Again: data, metrics, and inspection return displays with plot(), frame(), and set_style().

cv_report.data.analyze().plot(kind="dist", x="mean radius", y="mean texture")

cv_report.metrics.confusion_matrix().plot()

cv_report.inspection.coefficients().plot(select_k=10, sorting_order="descending")

The same accessors and display API apply to ComparisonReport (metrics and inspection; no data accessor when comparing reports).

Summary

• Reports (Estimator, CrossValidation, Comparison) use the same accessor layout: report.data, report.metrics, report.inspection (where applicable).
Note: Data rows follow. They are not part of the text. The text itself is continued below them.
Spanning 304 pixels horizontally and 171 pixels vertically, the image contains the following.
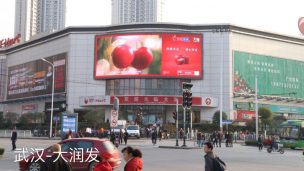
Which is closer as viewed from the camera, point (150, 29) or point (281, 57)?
point (150, 29)

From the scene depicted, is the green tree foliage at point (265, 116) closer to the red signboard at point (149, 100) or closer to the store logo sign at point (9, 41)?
the red signboard at point (149, 100)

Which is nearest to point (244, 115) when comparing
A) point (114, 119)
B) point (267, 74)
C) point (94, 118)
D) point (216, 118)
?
point (216, 118)

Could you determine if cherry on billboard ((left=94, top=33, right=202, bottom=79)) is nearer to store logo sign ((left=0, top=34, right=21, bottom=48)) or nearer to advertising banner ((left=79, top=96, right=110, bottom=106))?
advertising banner ((left=79, top=96, right=110, bottom=106))

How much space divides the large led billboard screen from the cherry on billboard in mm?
11696

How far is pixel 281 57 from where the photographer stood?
8988 cm

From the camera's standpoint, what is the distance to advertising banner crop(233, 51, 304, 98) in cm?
8356

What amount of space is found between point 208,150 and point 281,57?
85390mm

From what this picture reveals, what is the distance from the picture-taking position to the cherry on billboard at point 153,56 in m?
79.6

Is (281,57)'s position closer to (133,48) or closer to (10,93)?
(133,48)

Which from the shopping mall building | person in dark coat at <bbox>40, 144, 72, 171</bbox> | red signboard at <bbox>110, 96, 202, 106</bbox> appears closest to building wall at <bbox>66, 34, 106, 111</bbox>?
the shopping mall building

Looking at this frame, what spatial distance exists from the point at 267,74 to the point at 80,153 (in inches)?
2962

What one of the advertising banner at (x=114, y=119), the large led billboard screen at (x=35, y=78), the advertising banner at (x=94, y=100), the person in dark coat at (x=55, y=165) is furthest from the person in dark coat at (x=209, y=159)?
the large led billboard screen at (x=35, y=78)

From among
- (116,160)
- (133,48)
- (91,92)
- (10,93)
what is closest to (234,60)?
(133,48)

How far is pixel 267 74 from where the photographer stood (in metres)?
86.6
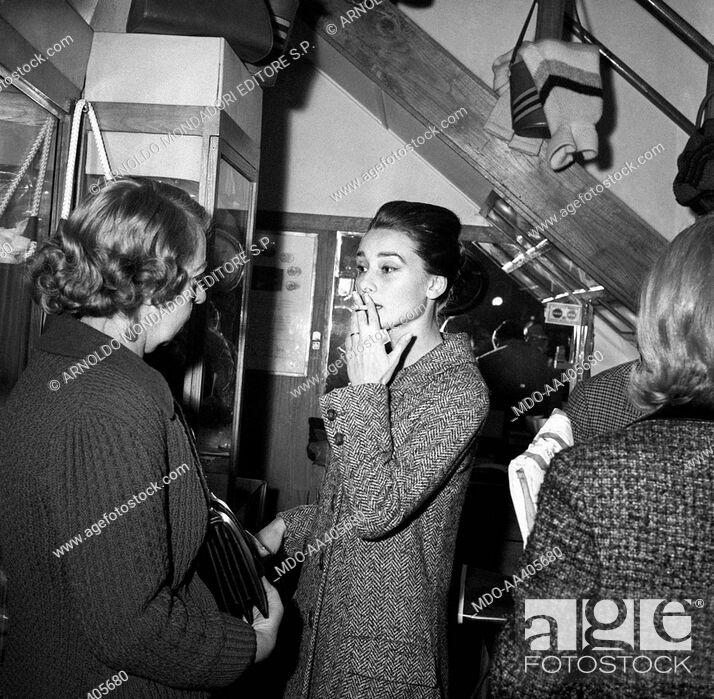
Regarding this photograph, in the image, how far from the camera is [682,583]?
94 centimetres

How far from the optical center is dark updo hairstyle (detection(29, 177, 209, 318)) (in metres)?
1.16

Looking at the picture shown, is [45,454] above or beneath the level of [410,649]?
above

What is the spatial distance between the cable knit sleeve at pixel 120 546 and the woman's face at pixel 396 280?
80cm

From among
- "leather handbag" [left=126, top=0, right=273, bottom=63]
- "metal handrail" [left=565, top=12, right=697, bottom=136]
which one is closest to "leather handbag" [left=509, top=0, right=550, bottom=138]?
"metal handrail" [left=565, top=12, right=697, bottom=136]

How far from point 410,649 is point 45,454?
899mm

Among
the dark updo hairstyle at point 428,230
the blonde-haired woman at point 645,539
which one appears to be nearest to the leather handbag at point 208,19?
the dark updo hairstyle at point 428,230

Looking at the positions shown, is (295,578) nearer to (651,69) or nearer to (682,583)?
(682,583)

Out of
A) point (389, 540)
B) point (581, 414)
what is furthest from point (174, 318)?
point (581, 414)

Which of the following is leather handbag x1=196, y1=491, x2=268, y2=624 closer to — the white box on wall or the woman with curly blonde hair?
the woman with curly blonde hair

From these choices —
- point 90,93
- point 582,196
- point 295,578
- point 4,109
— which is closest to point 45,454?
point 4,109

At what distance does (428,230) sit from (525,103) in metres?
1.18

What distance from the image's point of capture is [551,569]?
96cm

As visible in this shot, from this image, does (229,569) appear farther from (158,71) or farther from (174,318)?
(158,71)

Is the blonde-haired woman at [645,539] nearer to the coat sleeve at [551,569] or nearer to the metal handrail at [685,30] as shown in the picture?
the coat sleeve at [551,569]
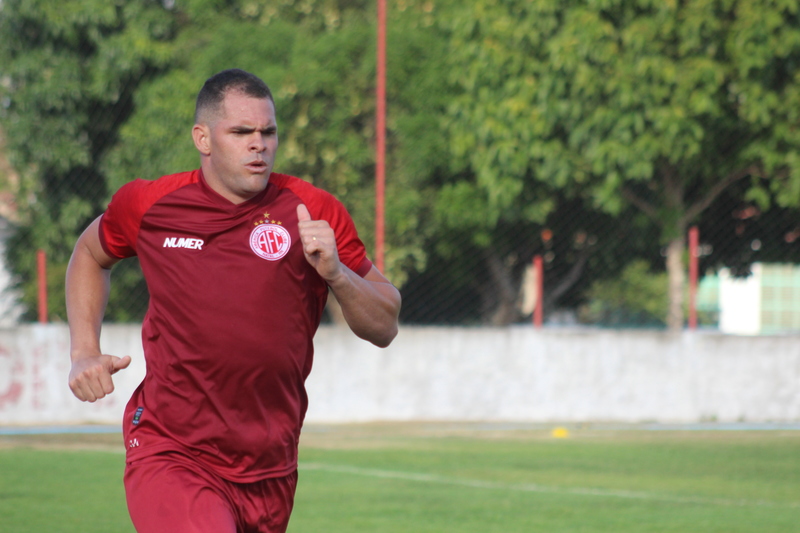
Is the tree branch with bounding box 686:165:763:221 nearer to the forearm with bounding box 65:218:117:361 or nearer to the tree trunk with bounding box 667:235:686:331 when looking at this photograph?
the tree trunk with bounding box 667:235:686:331

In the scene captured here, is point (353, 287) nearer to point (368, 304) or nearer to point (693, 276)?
point (368, 304)

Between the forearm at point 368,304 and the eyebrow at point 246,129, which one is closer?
the forearm at point 368,304

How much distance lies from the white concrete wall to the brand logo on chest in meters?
10.6

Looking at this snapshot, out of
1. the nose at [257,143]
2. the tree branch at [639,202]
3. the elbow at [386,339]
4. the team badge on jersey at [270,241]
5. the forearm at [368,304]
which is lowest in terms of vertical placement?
the elbow at [386,339]

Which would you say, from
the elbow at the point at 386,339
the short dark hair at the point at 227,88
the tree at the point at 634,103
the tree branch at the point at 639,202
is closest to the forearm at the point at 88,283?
the short dark hair at the point at 227,88

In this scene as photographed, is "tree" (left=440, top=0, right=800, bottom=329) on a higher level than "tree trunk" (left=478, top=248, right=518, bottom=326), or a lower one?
higher

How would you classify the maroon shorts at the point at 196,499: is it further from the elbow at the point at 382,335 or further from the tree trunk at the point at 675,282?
the tree trunk at the point at 675,282

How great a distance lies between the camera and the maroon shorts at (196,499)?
3.23 m

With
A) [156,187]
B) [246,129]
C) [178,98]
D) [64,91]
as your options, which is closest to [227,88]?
[246,129]

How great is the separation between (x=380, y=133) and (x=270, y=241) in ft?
38.0

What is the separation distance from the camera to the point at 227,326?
133 inches

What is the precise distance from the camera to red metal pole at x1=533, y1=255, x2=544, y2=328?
1441 centimetres

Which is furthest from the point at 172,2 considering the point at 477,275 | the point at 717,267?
the point at 717,267

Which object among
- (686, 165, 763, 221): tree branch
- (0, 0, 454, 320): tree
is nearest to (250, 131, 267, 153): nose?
(0, 0, 454, 320): tree
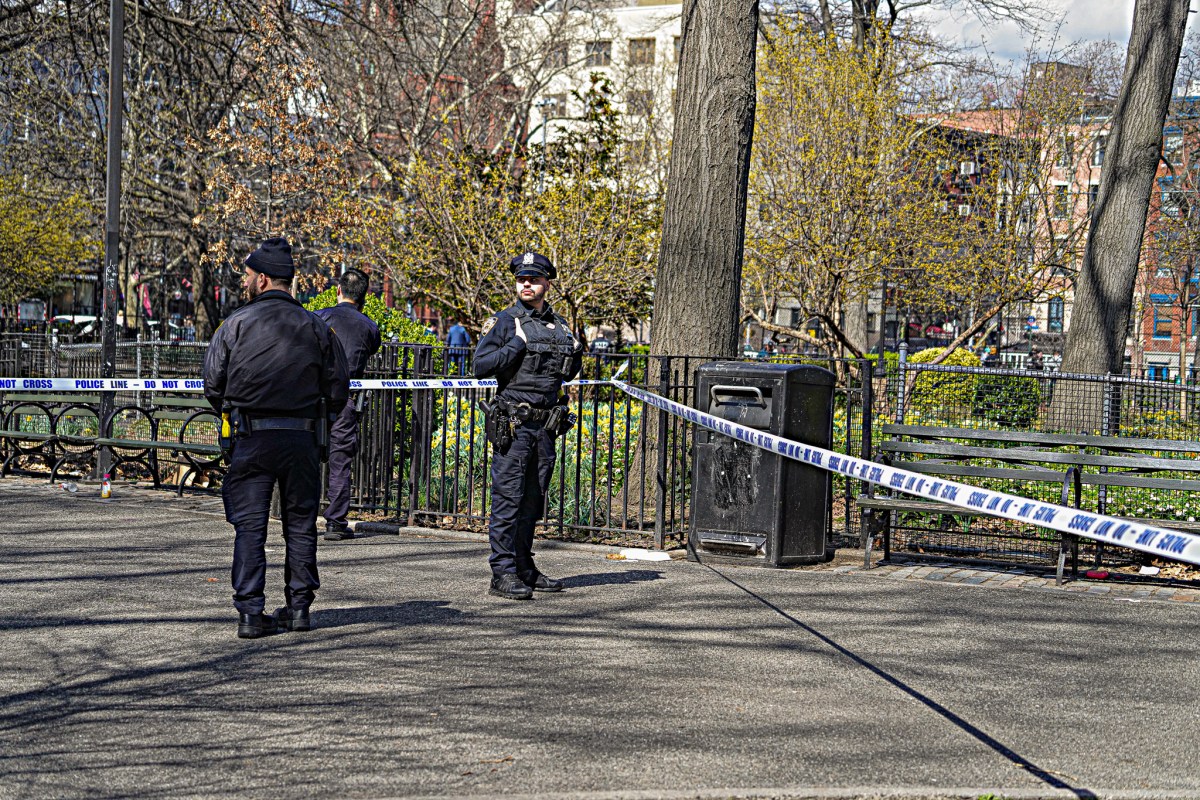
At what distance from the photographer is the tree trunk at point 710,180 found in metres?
10.9

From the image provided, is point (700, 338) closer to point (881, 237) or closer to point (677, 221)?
point (677, 221)

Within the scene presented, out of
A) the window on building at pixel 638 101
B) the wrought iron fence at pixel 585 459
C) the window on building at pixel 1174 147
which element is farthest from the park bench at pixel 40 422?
the window on building at pixel 1174 147

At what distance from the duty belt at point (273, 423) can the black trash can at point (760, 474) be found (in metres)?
3.34

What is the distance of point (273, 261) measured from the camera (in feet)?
22.2

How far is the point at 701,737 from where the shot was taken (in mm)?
5102

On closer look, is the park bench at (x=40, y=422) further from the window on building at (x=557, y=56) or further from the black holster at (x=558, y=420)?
the window on building at (x=557, y=56)

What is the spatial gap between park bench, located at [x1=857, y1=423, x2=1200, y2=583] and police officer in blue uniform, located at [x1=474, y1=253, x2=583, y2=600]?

• Accessor methods that produce figures or tables return Display objects.

• Displays share a single, predictable API:

  • plot(**kwargs) — render the visualization

  • frame(**kwargs) — return the data as a pandas.DataFrame

  • set_style(policy=..., **kwargs) — customize appearance

  • help() — show available options

This consistency makes it easy to switch between report types and to reuse the same workflow across data, metrics, and inspection.